Selected text:
- - - -

NAHM Restaurant in Bangkok's very glam Metropolitan Hotel is a surprise for any visiting food and wine lover. The quality of the food isn't unexpected: for almost two decades Nahm chef David Thompson has been regarded as one of the most extraordinary exponents of classic Thai cooking on the planet. No, the surprise at Nahm is reserved instead for the wine list.

Not only is the list stuffed with a really interesting selection of wines from around the world -- Alsace, Germany, California, Australia and elsewhere -- but most of the wines are refreshingly well-priced. A glass of the fabulous Grosset Springvale Clare Valley Riesling, for example, will set you back 475 baht -- about $15. And a bottle will cost you 2400 baht ($77). That's less than you'd have to pay for the same wine at a similarly posh diner in Sydney.

Here's another surprise. A couple of weeks ago, this magazine's own James Halliday hosted a wine dinner featuring some of Australia's top small-scale vignerons, including Phillip Jones from Bass Phillip, Clare Halloran from TarraWarra and Neil Prentice from Moondarra as part of a week-long celebration of Burgundy and pinot noir. Again, this is hardly unusual: Halliday spends half his life at events like this, as do the winemakers. What made this dinner special is the fact that it happened at the Coriander Leaf restaurant in Singapore.

These are just a couple of examples of how the wine scene across Asia is changing. Not that long ago, if you managed to find wine in a shop in Hong Kong or a restaurant in Tokyo it was either a mass-produced commercial brand such as Jacob's Creek with a price tag horribly inflated by local taxes and duties, or an even more eye-wateringly expensive Grand Cru Burgundy -- and very little in between.

More and more good, interesting, artisanal wines from small to medium-sized producers are popping up on retail shelves and restaurant lists from Singapore to Shanghai, and while prices do tend to be higher than they are in Australia, they aren't always as wincingly extortionate as they once were. In short, many parts of Asia are becoming more wine-friendly -- which is good news for both Australian tourists and Australian winemakers.

"We are definitely seeing a greater range of interesting wines in China," says South Australian Campbell Thompson, managing director of The Wine Republic, one of China's most dynamic import and distribution businesses. "And there is growing interest here in such wines."

Frontier spirit

THE winemakers' dinner that James Halliday hosted was organised by Curtis Marsh, a New Zealand-born former sommelier and wine distributor who moved from Melbourne 10 years ago to live first in Hong Kong and now Singapore, where he works as a wine writer and consultant. "Singapore has become a really big wine hub for South-East Asia," says Marsh. "There's a huge, fantastic, high-tech wine storage facility here, and a lot of the distributors base themselves here to service Thailand, the Malaysian peninsula and places like that. There's a bit of a gold-rush, frontier feeling about the wine scene at the moment."

While Marsh says mark-ups on wine lists in Singapore can still be extortionate, the tax is volumetric: $7.50 is added to every wine regardless of whether it's a $10 bottle of Jacob's Creek or a $100 bottle of champagne. This makes wines at the premium and ultra-premium end of the market look like better value than the cheaper end of the market, especially in the burgeoning retail sector.

- - - -

Given data:
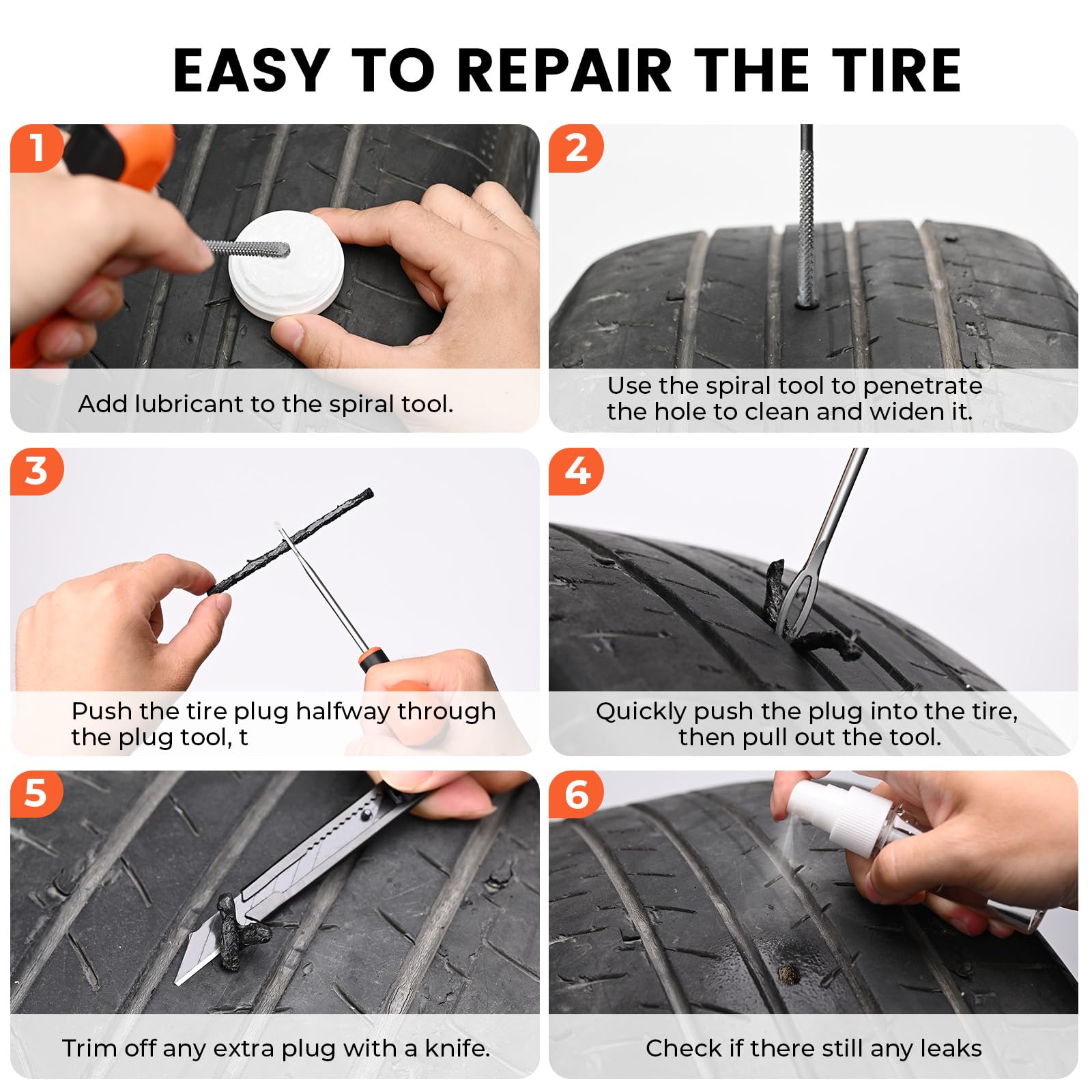 EASY TO REPAIR THE TIRE

1
Add lubricant to the spiral tool.

2
Use the spiral tool to penetrate the hole to clean and widen it.

3
Push the tire plug halfway through the plug tool, t

4
Quickly push the plug into the tire, then pull out the tool.

5
Trim off any extra plug with a knife.

6
Check if there still any leaks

- - - -

Study questions:
a) Reproduce the passage from the article on wine in Asia word for word, from "NAHM Restaurant in" to "the wine list.".
b) Answer these questions using the article on wine in Asia.
(i) What does a glass of the Grosset Springvale Clare Valley Riesling cost at Nahm, in baht?
(ii) At which Singapore restaurant was the winemakers' dinner hosted by James Halliday held?
(iii) What amount of tax is added to every wine in Singapore?

Expected results:
a)
NAHM Restaurant in Bangkok's very glam Metropolitan Hotel is a surprise for any visiting food and wine lover. The quality of the food isn't unexpected: for almost two decades Nahm chef David Thompson has been regarded as one of the most extraordinary exponents of classic Thai cooking on the planet. No, the surprise at Nahm is reserved instead for the wine list.

b)
(i) 475 baht (about $15).
(ii) The Coriander Leaf restaurant.
(iii) $7.50.